El fútbol avisó entonces, como en estos últimos años avisó al Alavés, al Eibar (demasiados años en el alambre) o, incluso, al Levante, que el año pasado camufló su pésima segunda vuelta con una valiosa semifinal de Copa que no hizo sino ocultar la necesidad de renovar una excelente plantilla que, sin embargo, ya daba síntomas de agotamiento. El dicho de renovarse o morir es la clave. Y lo difícil no es hacerlo, sino darse cuenta de cuándo hay que apretar la tecla, la siempre refrescante F5.

En aquel Cádiz de Irigoyen, acostumbrado a caminar en el alambre sin red protectora, se intentó varias veces dar un salto de calidad que permitiera al equipo sobrevivir en Primera sin sobresaltos y sin agarrarse a las taquicárdicas últimas jornadas. Pocas veces se logró: Espárrago fue el mejor ejemplo de mezclar un entrenador nuevo, sinónimo de ambición, con algunos fichajes claves realizados desde una dirección deportiva bien preparada con Ramón Tejada al frente. Pero aquello no tuvo continuidad y el Cádiz se acostumbró a asomarse continuamente al abismo.

Y no porque Irigoyen no lo intentara. Fueron los años en los que trató de convencer, sin éxito, a Luis Aragonés. O en los que se fichó a un entrenador como Héctor Veira, capaz de aplicar en el campo un fútbol de muchos quilates (hubo un Cádiz-Oviedo sublime o una primera parte en el Bernabeu de ensueño) que, sin embargo, acabó con su destitución para permitir que Ramón Blanco y sus cachorros del Cádiz B, con Kiko como máximo exponente, entraran en la historia del club con la remontada ante el Zaragoza y la emocionante eliminatoria frente al Málaga. El Cádiz, en muchos tramos de la temporada, jugó como nunca y se salvó como siempre.

Ahora, tras la inesperada por plácida salvación del pasado año y la increíble remontada de esta temporada (con un nivel de liga, no nos engañemos, mínimo: el Cádiz ha terminado a tres puntos del puesto 12), los responsables del club han de saber, seguro que lo saben, que el fútbol ha lanzado su primer aviso: es preciso elevar el nivel de calidad de la plantilla. No siempre, como ocurrió el pasado año, la salvación llega con un puñado de jugadores hoy repartidos en clubes de Segunda. Ni siempre las carambolas, como en esta última semana, van a jugar a favor del equipo.

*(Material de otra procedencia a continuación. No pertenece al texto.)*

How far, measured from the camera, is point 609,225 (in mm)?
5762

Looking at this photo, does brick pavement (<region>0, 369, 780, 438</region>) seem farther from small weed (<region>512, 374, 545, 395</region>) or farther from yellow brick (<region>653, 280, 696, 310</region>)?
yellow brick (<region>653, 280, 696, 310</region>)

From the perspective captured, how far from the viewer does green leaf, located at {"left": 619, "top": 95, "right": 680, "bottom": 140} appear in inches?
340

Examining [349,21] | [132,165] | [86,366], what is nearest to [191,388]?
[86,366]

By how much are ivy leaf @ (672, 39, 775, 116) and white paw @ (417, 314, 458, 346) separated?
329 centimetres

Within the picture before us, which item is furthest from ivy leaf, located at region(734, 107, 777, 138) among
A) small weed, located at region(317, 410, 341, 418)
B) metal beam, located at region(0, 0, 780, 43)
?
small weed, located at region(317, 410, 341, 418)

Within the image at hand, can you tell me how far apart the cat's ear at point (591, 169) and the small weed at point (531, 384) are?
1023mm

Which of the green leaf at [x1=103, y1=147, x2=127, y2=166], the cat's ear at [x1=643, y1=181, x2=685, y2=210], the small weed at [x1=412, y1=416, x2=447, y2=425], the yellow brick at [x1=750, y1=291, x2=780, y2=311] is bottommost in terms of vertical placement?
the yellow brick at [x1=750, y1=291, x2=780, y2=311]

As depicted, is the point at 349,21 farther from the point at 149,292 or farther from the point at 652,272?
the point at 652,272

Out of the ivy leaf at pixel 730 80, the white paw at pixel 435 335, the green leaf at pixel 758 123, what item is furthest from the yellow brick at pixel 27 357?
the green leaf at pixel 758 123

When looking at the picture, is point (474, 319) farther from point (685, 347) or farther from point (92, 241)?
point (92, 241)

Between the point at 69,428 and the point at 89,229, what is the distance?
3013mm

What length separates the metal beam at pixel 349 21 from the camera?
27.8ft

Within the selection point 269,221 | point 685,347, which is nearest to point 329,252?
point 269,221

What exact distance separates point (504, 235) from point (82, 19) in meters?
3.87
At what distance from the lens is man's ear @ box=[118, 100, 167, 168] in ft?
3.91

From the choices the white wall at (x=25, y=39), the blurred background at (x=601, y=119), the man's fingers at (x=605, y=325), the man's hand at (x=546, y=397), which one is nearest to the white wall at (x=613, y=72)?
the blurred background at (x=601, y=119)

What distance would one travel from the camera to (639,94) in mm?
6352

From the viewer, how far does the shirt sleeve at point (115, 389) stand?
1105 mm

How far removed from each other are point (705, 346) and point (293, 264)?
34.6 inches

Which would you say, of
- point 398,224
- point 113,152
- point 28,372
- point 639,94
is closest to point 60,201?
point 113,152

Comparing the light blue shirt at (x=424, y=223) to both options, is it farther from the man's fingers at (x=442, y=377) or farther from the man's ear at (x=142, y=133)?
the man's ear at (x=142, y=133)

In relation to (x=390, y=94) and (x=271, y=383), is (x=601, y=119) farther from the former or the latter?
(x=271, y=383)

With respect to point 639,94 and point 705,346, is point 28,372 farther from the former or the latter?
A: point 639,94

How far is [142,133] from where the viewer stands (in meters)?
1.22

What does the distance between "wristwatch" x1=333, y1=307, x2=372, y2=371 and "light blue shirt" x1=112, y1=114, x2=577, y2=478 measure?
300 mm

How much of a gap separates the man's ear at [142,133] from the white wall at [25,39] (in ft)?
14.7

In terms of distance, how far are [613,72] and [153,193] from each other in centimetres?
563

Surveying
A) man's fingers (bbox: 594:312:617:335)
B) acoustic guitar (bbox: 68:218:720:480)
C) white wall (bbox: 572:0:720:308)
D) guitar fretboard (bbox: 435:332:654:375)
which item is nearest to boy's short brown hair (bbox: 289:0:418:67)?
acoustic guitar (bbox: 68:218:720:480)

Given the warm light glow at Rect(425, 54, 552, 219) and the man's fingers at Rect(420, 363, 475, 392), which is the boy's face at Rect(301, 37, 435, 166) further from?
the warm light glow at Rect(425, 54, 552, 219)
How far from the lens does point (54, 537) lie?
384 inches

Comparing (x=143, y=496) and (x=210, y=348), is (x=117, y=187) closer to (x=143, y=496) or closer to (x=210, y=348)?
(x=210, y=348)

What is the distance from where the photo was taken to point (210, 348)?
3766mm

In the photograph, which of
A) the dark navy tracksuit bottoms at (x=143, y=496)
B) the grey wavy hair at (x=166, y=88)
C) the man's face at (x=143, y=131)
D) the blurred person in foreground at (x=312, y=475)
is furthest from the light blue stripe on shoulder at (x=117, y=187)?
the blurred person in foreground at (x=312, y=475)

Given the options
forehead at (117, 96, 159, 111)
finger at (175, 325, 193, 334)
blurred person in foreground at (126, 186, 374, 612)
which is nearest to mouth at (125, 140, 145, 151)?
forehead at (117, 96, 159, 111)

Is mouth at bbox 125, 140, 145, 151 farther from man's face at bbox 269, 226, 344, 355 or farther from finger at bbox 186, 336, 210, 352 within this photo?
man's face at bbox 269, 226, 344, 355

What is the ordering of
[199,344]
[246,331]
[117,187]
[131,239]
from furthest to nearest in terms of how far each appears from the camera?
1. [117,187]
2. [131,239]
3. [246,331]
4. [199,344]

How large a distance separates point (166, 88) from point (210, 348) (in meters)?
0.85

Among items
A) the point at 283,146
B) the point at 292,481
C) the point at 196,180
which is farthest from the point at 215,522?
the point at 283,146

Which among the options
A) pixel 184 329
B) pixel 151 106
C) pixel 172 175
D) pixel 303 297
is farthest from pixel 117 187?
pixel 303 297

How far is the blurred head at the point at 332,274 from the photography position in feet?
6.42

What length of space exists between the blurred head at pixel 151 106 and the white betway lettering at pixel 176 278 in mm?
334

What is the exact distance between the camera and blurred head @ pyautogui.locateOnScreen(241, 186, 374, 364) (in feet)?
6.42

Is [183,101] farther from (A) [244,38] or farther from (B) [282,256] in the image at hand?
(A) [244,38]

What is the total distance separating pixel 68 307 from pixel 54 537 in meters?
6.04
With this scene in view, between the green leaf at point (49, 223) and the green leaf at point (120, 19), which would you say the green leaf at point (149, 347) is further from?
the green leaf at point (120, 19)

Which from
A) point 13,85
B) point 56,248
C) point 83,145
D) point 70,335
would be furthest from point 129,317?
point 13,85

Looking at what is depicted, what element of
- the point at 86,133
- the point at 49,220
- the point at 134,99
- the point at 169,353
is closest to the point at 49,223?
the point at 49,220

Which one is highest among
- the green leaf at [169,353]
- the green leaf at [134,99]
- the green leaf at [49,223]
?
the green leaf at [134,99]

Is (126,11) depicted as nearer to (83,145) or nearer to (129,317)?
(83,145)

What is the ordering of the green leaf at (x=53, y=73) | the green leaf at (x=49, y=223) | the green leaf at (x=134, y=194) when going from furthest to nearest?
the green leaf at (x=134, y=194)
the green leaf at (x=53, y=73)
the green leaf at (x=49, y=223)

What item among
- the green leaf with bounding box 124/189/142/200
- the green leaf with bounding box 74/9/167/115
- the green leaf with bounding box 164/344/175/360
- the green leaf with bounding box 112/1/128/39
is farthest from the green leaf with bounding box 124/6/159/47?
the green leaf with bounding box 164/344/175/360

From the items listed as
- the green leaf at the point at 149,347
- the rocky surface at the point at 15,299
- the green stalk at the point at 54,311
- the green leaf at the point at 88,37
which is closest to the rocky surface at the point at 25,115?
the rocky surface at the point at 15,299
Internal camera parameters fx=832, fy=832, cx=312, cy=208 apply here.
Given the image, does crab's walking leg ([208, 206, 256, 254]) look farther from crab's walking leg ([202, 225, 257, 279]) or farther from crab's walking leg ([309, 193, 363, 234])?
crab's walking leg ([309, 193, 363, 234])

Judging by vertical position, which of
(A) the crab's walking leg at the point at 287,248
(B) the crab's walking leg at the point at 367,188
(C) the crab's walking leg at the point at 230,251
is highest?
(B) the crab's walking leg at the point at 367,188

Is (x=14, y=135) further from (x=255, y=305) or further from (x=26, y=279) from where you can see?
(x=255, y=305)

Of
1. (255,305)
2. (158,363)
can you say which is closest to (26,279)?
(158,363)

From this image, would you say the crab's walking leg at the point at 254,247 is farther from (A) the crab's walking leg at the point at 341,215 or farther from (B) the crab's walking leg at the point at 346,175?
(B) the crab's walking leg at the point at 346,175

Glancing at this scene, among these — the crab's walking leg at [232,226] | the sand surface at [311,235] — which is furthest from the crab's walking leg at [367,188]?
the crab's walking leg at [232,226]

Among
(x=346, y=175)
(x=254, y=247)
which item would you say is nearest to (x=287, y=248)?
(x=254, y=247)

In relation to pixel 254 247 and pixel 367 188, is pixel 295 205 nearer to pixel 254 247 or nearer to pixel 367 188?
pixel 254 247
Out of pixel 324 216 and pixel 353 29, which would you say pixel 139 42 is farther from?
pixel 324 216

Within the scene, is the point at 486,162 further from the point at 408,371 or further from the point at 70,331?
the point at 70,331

El fútbol no es una ciencia. Afortunadamente, porque en caso contrario sería aburrido saber qué va a pasar con solo aplicar una inefable fórmula. El fútbol es un deporte repleto de variables, donde despejar mal una equis puede convertirse en un gol en propia meta y donde nada, ni siquiera los mejores fichajes a priori, garantiza el éxito.

Nadie mejor que los responsables del Cádiz, cuerpo técnico y directivos, saben qué necesita el equipo, pese a que cada aficionado tenga en lo más dentro de sí alma de director deportivo y sepa con los ojos cerrados, y sin conocer el mercado, qué hay que fichar. Hay que buscar ese salto de calidad que evite sustos sabiendo que en fútbol no garantiza nada gastarse mucho dinero, sino emplearlo bien. El aviso, en todo caso, está dado. Que de sufrir a arrastrarse hay medio paso.